■ Provided text

Picking up that, this book really did feel like the first work to seamlessly blend stuff from the original tetralogy and the prequel duology, in addition to expanded material like Isolation. Marcus was, in my mind's eye, played by Michael Fassbender, the alien life cycle stuff was obviously heavily influenced by Prometheus and Covenant, the premise built up on people and politics from Aliens, Seegson being there in such a prominent way (as opposed to the throwaway callouts in the audio dramas) and the descriptions of how the creatures moved and stomped and such was straight out of Isolation... I know the comics have payed lip service to drawing from Prometheus and integrating that into the wider A/P franchise, but all that's really amounted to is Engineers being about. This book, however, really does a masterful job of weaving influence together from everything, and that's on top of being a damn fine piece of literature in its own right.



Xenomrph
May 29, 2018, 03:52:26 AM
Reply #250 on: May 29, 2018, 03:52:26 AM
Q
Dark Horse, please negotiate the rights to adapt this into graphic novel form.  Make it so.

■ Dataset records

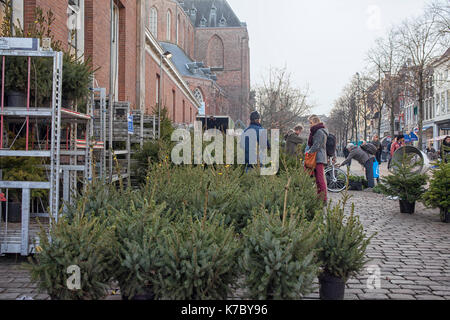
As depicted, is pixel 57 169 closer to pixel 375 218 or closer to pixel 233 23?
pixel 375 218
...
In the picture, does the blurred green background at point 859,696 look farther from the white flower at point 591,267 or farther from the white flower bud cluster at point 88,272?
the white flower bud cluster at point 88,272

■ Aim
From the forum post, list every title of another work that the writer names.

■ Correct response
Isolation, Prometheus, Covenant, Aliens